Exercise instructions: Can you turn everything from the line containing "Looking at the" down to the end of the rows into a Markdown table with the columns No. and Line, skipping blank lines? Leave the pictures out.

Rows from a data collection
_____

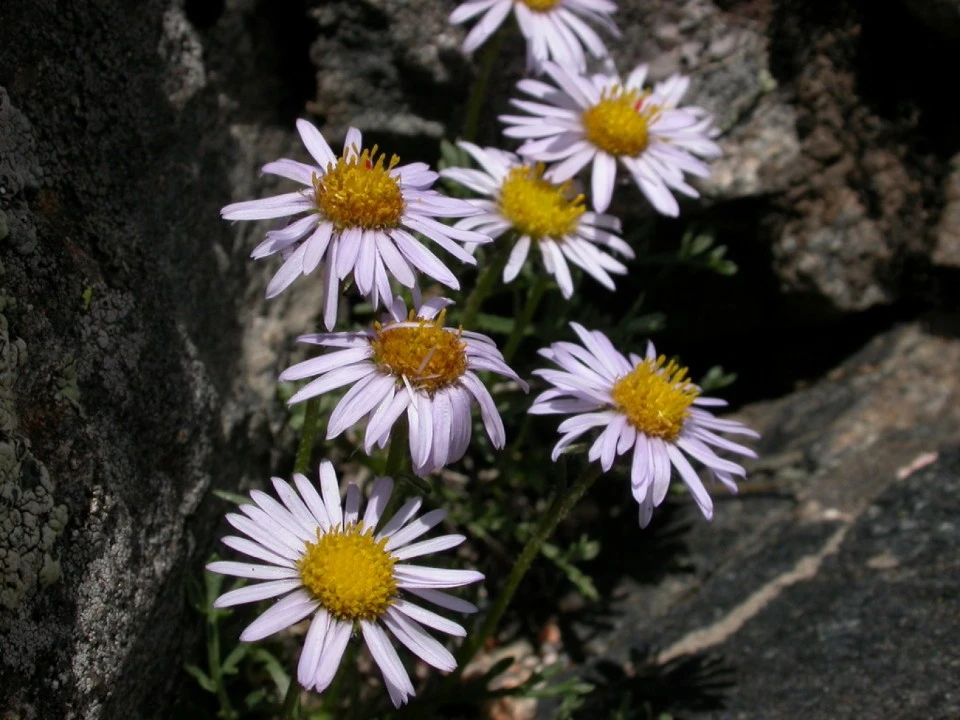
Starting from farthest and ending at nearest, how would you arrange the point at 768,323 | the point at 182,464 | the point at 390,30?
the point at 768,323
the point at 390,30
the point at 182,464

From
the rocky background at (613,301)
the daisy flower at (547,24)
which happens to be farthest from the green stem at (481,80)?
the rocky background at (613,301)

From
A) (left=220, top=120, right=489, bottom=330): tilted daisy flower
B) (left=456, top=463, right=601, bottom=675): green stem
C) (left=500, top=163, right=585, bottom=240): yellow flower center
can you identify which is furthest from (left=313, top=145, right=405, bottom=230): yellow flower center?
(left=456, top=463, right=601, bottom=675): green stem

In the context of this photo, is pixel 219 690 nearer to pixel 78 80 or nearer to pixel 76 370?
pixel 76 370

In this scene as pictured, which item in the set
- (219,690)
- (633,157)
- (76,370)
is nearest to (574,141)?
(633,157)

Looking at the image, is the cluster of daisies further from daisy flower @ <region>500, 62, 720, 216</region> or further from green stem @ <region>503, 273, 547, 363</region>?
daisy flower @ <region>500, 62, 720, 216</region>

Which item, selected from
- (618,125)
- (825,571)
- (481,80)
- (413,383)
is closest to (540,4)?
(481,80)

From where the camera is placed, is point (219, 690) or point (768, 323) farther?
point (768, 323)

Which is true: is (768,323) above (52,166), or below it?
below

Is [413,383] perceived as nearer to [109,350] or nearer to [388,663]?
[388,663]
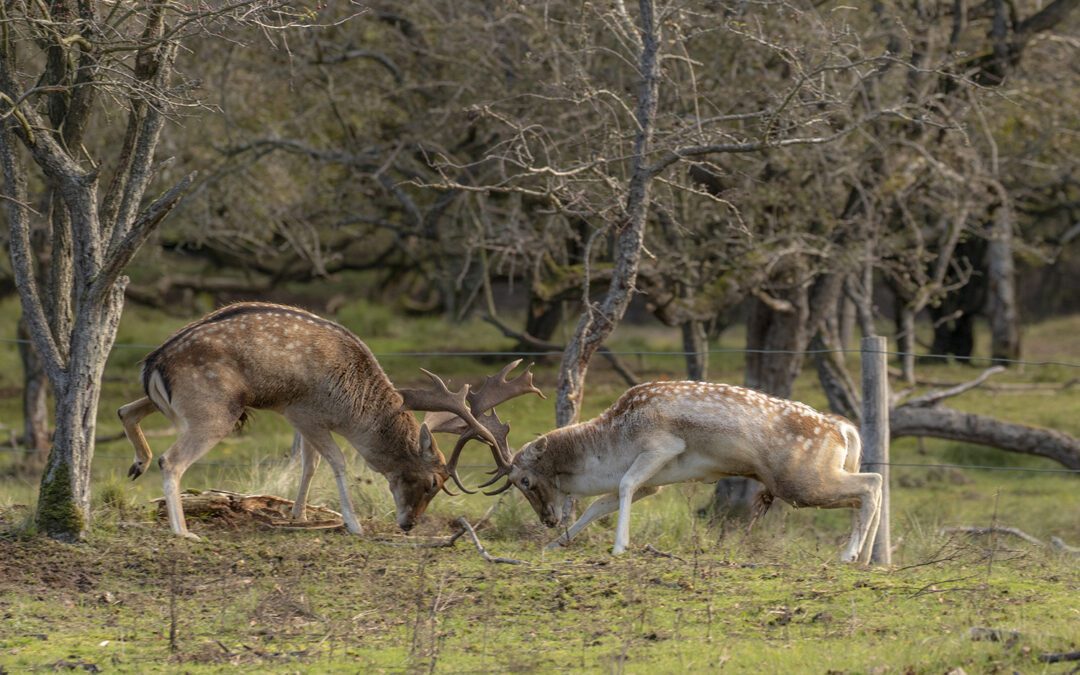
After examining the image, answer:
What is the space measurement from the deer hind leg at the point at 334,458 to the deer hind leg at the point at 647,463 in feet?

_____

Final result:
| No. | Line |
|---|---|
| 1 | Looking at the image, is the cluster of daisies further from daisy flower @ <region>500, 62, 720, 216</region> or further from green stem @ <region>503, 273, 547, 363</region>? |
| 2 | daisy flower @ <region>500, 62, 720, 216</region> |
| 3 | Which item, selected from |
| 4 | - (618,125) |
| 5 | - (825,571) |
| 6 | - (481,80) |
| 7 | - (413,383) |
| 8 | is closest to (540,4)? |
| 9 | (481,80) |
| 10 | From where the camera is placed, is point (219, 690) or point (768, 323) farther? |
| 11 | point (768, 323) |
| 12 | Which is true: is (768,323) above (52,166), or below it? |
| 13 | below |
| 14 | Is [413,383] perceived as nearer to [109,350] or nearer to [388,663]? |
| 15 | [388,663] |
| 16 | After examining the image, answer: |
| 17 | What is the space measurement from the deer hind leg at the point at 334,458 to the deer hind leg at the point at 647,463 in feet? |